The Trump administration is increasingly throwing criminal charges at illegal immigrants, bringing the full weight of consequences on those who defy the law.

At the border, the rate of prosecutions for illegally entering the U.S., a misdemeanor, is up 4,500% from a year ago under President Biden.

Felony cases against illegal immigrants who sneak back into the U.S. after they are deported are up 140% over last year.

In the Los Angeles area, which has a large population of illegal immigrants, federal prosecutors under Mr. Biden would go entire months without bringing a single illegal reentry case. Under President Trump, they are averaging three dozen cases weekly.

Bill Essayli, the U.S. attorney in Los Angeles, said those prosecutions increased by 3,755%.

“We do not want criminals coming back to the United States of America,” Mr. Essayli told The Washington Times. “We want good immigrants. We want law-abiding immigrants. These are not those people.”
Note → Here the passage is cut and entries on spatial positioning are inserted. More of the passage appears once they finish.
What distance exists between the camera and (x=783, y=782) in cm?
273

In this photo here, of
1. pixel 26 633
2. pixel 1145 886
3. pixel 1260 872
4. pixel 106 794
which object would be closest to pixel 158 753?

Illegal immigration is a tricky area of law. It’s treated mostly as a civil offense. The penalty for being in the country without authorization is to be deported, but jumping the border without permission is a misdemeanor and sneaking back across the border after being deported is a felony.

In the past, those charges have been used only sporadically. Under Mr. Biden, they plunged.

Out of roughly 140,000 illegal immigrants apprehended by Border Patrol agents in March 2024, just 911 were charged with illegal entry, or about 7 per 1,000 cases.

This past March, the latest data available, agents recorded roughly 8,200 arrests. Prosecutors brought 2,604 cases, or a rate of about 318 per 1,000 cases, a 4,500% increase.

Illegal reentry cases, meanwhile, have shot up from 1,246 in March 2024 to 2,998 in March 2025, a 140% increase.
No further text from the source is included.